_Passage given:_
####
Gerald Manipon edited this page on May 16 · 7 revisions
Confidence Level TBD This article has not been reviewed for accuracy, timeliness, or completeness. Check that this information is valid before acting on it. |
---|
HySDS provides a plugin facility to hook in arbitrary function calls before (pre-processor
functions) and after (post-processor
functions) the execution of a docker command in a job. HySDS provides builtin pre-processor functions that runs by default for each job (hysds.utils.localize_urls
, hysds.utils.mark_localized_datasets
, hysds.utils.validate_checksum_files
) to localize any inputs specified in the job payload. It also provides builtin post-processor functions that runs by default as well (hysds.utils.publish_datasets
) to search the work directory for any HySDS datasets to publish.
Function Definition
Pre-processor and post-processor functions are required to take 2 arguments: the job dict and context dict. These functions can do what they need using information stored in the job and context dicts. The function must return a boolean result, either True
or False
. In the case of pre-processor functions, the docker command for the job is only executed if all pre-processor functions return a True
. In the case of post-processor functions, any that return a False
will be logged but the job will not be considered a failure. In both cases, if the function raises an exception, then the job is a failure.
####
_Raw data:_
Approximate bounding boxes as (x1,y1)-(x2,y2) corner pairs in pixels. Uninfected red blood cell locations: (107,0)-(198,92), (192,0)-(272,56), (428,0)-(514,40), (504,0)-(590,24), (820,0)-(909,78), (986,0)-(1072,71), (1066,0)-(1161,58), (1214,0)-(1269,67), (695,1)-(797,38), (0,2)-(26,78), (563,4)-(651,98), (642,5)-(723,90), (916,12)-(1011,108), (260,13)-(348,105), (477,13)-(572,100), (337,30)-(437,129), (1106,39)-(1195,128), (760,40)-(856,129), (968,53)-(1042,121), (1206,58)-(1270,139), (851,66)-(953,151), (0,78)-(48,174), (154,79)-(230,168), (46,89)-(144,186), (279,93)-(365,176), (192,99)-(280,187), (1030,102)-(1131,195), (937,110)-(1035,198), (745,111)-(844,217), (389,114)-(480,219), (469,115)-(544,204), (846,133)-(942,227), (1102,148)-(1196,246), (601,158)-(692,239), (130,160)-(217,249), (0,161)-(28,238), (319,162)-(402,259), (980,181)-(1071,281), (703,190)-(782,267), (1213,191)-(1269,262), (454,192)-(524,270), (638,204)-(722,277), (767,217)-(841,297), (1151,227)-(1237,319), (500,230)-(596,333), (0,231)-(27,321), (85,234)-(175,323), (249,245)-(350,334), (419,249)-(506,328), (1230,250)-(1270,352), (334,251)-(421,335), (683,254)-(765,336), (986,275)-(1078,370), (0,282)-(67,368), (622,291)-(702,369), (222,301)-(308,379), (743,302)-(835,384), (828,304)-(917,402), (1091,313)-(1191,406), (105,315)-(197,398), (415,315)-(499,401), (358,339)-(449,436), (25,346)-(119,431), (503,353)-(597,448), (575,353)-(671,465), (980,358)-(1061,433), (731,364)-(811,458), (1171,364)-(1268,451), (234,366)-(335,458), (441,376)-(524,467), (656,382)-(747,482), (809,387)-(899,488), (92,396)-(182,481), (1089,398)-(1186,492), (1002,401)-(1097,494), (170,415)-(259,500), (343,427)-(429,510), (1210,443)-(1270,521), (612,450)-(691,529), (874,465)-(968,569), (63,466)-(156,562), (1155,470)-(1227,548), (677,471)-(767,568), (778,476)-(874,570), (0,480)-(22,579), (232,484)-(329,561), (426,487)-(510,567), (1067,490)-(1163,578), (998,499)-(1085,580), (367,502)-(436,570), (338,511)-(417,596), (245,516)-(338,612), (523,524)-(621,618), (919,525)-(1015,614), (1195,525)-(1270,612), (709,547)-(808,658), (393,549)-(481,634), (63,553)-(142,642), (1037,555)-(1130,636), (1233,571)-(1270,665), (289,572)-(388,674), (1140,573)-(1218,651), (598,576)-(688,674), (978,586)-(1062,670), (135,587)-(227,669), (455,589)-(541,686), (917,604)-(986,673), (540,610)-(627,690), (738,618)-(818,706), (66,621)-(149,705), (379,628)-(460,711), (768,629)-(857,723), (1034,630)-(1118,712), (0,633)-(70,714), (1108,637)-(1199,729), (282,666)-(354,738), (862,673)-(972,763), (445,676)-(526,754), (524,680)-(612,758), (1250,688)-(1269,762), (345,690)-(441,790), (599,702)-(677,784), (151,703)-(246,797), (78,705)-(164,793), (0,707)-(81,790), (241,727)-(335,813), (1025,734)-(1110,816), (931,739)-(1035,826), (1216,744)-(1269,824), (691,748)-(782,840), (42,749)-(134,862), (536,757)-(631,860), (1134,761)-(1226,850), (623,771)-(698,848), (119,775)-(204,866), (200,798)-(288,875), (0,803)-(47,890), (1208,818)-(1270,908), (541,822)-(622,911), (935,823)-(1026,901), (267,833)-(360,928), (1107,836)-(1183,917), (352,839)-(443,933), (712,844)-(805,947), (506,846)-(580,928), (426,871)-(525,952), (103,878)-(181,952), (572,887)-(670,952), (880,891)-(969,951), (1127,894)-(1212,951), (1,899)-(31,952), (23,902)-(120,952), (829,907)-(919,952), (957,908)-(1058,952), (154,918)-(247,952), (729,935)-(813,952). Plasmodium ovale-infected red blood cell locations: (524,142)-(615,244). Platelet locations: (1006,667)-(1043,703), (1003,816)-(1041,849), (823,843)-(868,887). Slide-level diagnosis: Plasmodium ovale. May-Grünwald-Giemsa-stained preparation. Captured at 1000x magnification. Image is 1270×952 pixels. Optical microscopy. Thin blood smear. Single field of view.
####
_What is asked:_
**a)** Retype the part of the HySDS plugin page between "Function Definition" and "is a failure.", inclusive.
**b)** Name every builtin function that the HySDS plugin page gives by its full name.
**c)** According to the HySDS plugin page, what happens when a post-processor function returns False?

_Answers to the exercise:_
**a)**
Function Definition
Pre-processor and post-processor functions are required to take 2 arguments: the job dict and context dict. These functions can do what they need using information stored in the job and context dicts. The function must return a boolean result, either True
or False
. In the case of pre-processor functions, the docker command for the job is only executed if all pre-processor functions return a True
. In the case of post-processor functions, any that return a False
will be logged but the job will not be considered a failure. In both cases, if the function raises an exception, then the job is a failure.

**b)**
hysds.utils.localize_urls
hysds.utils.mark_localized_datasets
hysds.utils.validate_checksum_files
hysds.utils.publish_datasets

**c)** The result is logged, but the job is not considered a failure.